If you’re asking someone to tell you the truth, you must also ask yourself, "What am I doing that makes it easy or difficult for them to do so?" When they express their honest opinions or feelings, do you
One-up them with your own issues?
Dismiss their experience?
Push your own agenda?
Give your analysis?
These responses do not build trust. They’re reactions, coming from a part of you that wants things to be different from how they are – and more acceptable to you and your comfort zone. That’s your stuff.
You contribute more to the foundation of your relationship, for example, when they say they hate their job, with a simple, "Sounds like you were miserable at work today, huh?" Then there’s some space for sharing and truth-telling.
~ Bring it into the present tense. As they recount their story, instead of trying to smooth it over or jump to solutions, ask them how they felt during those events. This is how a foundation of trust gets built over time – small, consistent invitations to share their truth.
They need to be small requests so they’re low risk and doable.

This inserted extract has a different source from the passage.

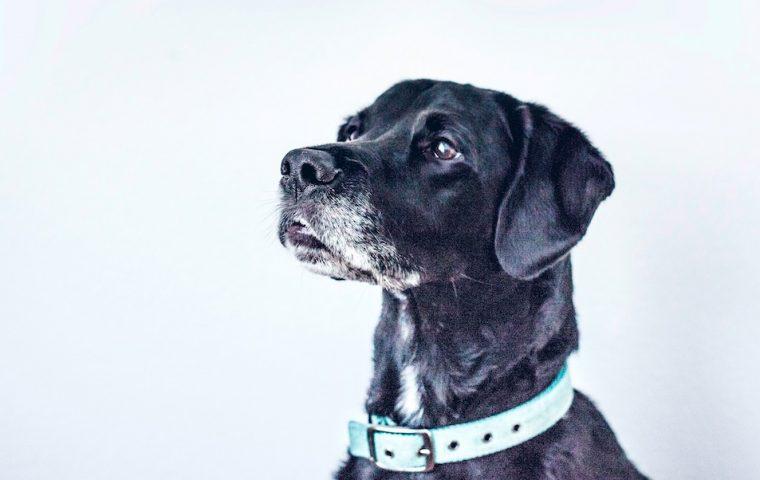 Trefferquote von fast 100 Prozent – am Flughafen in Helsinki erschnüffeln Hunde Corona-Infizierte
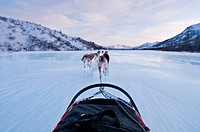 Musher´s perspective while mushing down the North Fork of the Koyukuk River in Gates of the Arctic National Park & Preserve, Arctic Alaska, Winter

When you say things like, "be more open” or “just trust me,” there’s no clear step to take and no specific time frame. But “Tell me what happened next” and “What upset you then?” invites honesty and trust right there in the moment. That’s something your kid can do.
~Envision the new structure. What would it look like if connection and trust were being built between you? Imagine scenarios in which you’re feeling trust in your relationship. What would be happening? What exactly would you be saying or doing? How would you be feeling?
~Model trust. There’s always room for improvement. In what ways can you be more trustworthy for them in the way THEY define trust?
~Highlight trust. Think about all the ways in which you uphold the trust in your relationships. Is your child aware of them or are they things you always do behind the scenes? Can you think of ways in which you could show them more explicitly HOW to build trust? Sometimes it’s as simple as adding the language of trust, like, “This is me being honest” or “I believe what you're telling me” or “My friend and I have built a strong trust in each other.” When the opportunity presents itself, ask about their own relationships. Not so much about IF they trust their friends. The better questions are: How do you know you trust them? What does it feel like when you trust? And when you don't trust? What kind of things do they do that show you can trust them? What do you think makes you trustworthy to them? Dear one, as your kids grow into adults, and you grow alongside them, the trust between you will undergo new situations and phases and take on new shapes. Be attentive to its foundations and open to the changes both of you will bring to it.